**What to do:** Locate each line in the records below that contains the word "vertically", and copy those lines out.

(Part of a data file)

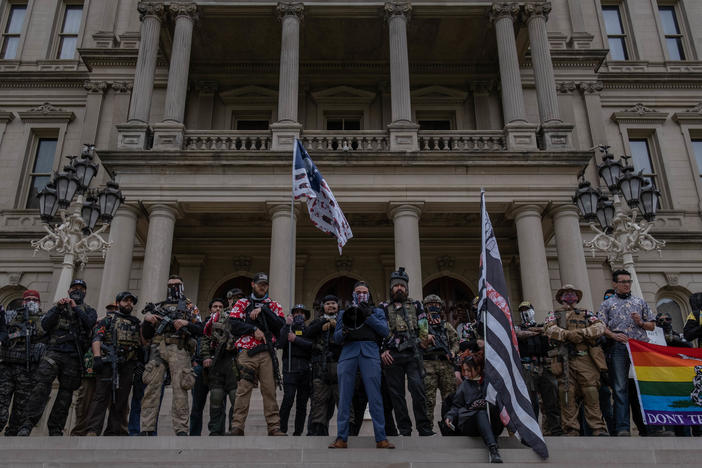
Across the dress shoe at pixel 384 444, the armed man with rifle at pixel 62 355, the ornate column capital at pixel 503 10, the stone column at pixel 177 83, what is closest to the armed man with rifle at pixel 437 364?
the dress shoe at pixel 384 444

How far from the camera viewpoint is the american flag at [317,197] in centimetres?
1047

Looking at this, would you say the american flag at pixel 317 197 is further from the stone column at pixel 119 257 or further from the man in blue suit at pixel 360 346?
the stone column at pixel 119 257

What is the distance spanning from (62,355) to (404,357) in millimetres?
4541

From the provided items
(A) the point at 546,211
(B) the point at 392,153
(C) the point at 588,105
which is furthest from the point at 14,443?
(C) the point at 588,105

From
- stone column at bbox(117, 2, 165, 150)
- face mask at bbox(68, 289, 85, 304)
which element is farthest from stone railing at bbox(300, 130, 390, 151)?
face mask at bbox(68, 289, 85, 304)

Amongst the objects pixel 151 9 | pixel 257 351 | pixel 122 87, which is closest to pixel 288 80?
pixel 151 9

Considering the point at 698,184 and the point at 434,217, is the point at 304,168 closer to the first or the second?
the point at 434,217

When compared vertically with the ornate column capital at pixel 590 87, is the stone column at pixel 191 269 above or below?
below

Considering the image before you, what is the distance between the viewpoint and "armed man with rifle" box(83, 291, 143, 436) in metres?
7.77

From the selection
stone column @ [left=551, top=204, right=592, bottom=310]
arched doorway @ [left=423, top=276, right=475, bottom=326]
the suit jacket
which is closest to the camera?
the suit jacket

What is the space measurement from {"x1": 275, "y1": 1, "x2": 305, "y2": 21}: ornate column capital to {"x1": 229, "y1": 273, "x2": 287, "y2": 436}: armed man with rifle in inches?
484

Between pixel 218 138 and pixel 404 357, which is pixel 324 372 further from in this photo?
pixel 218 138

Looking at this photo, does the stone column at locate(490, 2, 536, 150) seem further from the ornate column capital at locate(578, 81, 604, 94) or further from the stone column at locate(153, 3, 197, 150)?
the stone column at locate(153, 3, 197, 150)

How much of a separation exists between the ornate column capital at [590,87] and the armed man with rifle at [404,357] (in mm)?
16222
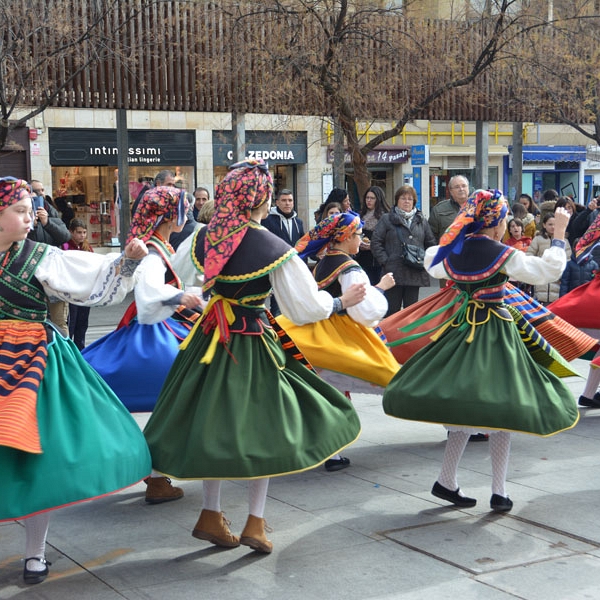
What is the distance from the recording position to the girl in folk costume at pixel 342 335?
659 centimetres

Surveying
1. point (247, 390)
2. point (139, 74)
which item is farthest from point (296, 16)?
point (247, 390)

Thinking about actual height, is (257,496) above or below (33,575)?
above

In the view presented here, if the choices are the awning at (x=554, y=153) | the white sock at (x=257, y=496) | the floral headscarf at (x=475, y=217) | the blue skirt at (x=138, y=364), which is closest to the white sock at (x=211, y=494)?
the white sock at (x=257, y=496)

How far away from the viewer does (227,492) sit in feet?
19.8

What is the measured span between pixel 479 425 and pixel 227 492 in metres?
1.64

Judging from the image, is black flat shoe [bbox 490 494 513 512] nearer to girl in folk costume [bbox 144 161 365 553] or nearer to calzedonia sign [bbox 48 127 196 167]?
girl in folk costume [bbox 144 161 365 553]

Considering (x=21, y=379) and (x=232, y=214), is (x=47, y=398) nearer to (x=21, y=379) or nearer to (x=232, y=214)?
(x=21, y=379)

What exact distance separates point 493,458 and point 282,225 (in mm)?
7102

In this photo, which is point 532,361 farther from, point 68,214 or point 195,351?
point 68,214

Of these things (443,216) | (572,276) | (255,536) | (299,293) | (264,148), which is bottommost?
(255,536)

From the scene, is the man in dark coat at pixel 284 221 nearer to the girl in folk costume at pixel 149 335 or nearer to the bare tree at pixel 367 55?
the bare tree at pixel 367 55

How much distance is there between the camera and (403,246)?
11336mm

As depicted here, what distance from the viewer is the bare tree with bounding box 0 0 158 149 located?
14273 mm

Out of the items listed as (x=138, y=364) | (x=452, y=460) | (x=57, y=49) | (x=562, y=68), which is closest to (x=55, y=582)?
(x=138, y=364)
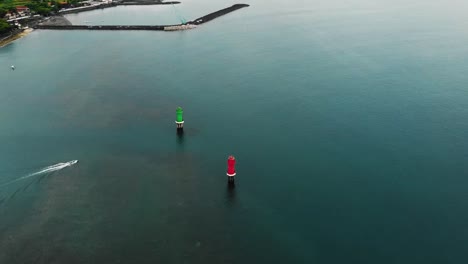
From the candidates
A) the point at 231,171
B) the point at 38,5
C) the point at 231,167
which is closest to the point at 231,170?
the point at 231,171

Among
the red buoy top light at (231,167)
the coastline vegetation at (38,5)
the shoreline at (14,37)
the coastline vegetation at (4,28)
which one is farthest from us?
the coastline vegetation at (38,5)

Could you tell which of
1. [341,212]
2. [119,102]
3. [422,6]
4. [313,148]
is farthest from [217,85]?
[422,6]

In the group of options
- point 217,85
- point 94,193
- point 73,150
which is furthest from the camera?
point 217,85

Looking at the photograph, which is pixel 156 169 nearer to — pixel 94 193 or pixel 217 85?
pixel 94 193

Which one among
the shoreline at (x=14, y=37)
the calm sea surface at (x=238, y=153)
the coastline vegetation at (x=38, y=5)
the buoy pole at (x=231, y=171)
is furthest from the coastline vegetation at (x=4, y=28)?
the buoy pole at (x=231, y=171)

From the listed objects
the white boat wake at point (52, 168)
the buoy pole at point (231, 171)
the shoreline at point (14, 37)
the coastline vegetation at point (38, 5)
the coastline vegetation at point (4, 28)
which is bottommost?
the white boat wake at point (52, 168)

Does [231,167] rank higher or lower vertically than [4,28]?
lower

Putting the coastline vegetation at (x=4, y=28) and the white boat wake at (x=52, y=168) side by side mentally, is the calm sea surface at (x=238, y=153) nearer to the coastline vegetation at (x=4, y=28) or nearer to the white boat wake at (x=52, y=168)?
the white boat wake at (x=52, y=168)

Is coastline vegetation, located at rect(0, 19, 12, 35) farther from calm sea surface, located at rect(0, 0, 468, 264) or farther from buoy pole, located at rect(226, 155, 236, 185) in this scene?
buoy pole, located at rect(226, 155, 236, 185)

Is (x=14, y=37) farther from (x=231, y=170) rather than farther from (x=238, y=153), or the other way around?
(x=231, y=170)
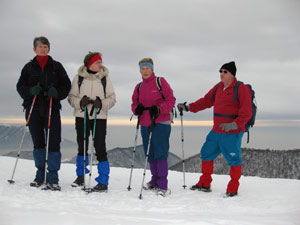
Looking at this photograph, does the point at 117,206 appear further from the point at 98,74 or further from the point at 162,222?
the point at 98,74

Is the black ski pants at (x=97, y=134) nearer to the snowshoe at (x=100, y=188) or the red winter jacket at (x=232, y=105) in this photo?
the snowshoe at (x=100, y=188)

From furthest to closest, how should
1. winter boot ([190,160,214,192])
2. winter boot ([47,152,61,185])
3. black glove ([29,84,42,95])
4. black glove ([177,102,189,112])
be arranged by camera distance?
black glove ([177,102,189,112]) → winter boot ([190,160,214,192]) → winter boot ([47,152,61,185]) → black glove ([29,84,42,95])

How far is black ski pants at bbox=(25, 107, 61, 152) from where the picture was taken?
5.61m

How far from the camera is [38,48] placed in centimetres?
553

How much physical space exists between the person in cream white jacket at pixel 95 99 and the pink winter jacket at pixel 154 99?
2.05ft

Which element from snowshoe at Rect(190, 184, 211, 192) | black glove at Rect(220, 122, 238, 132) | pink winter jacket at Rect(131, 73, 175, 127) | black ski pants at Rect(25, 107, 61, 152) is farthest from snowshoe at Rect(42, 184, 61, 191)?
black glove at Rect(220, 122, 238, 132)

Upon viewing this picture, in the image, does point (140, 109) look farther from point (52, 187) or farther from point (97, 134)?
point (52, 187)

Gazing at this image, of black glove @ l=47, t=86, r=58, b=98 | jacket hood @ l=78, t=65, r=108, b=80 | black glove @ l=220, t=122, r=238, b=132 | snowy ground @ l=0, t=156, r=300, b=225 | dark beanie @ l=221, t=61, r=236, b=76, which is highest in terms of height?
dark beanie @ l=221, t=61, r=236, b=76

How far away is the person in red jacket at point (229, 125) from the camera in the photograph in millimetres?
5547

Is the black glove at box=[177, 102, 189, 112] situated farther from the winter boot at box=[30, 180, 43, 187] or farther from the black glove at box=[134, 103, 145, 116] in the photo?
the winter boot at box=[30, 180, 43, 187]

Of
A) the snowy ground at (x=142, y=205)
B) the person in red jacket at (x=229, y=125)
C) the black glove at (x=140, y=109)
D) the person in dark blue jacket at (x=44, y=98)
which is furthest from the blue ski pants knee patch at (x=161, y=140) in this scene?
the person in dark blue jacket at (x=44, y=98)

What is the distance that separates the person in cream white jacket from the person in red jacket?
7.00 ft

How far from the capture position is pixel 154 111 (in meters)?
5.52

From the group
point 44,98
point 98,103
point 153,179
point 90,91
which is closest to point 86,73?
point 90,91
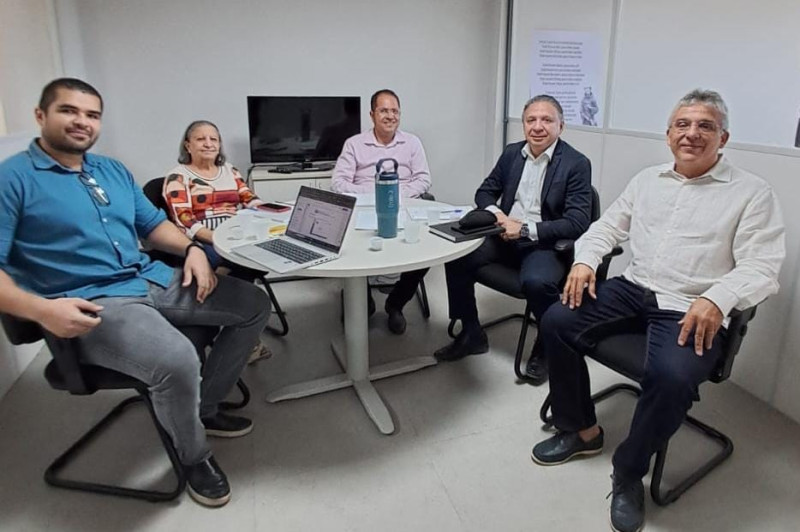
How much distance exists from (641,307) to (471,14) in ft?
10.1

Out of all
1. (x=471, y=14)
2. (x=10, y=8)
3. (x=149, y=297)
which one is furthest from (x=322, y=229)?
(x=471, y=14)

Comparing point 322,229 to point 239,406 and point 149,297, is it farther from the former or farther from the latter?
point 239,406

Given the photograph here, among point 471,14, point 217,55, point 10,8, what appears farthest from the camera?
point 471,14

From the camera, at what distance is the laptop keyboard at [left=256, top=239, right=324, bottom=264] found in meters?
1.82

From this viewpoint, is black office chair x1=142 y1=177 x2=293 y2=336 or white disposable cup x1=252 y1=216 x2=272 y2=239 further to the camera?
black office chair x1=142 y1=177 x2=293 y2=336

**Correct output:**
When compared vertically with the ornate column capital at pixel 590 87, is the stone column at pixel 191 269 above or below?
Does [231,167] rank higher or lower vertically than [4,28]?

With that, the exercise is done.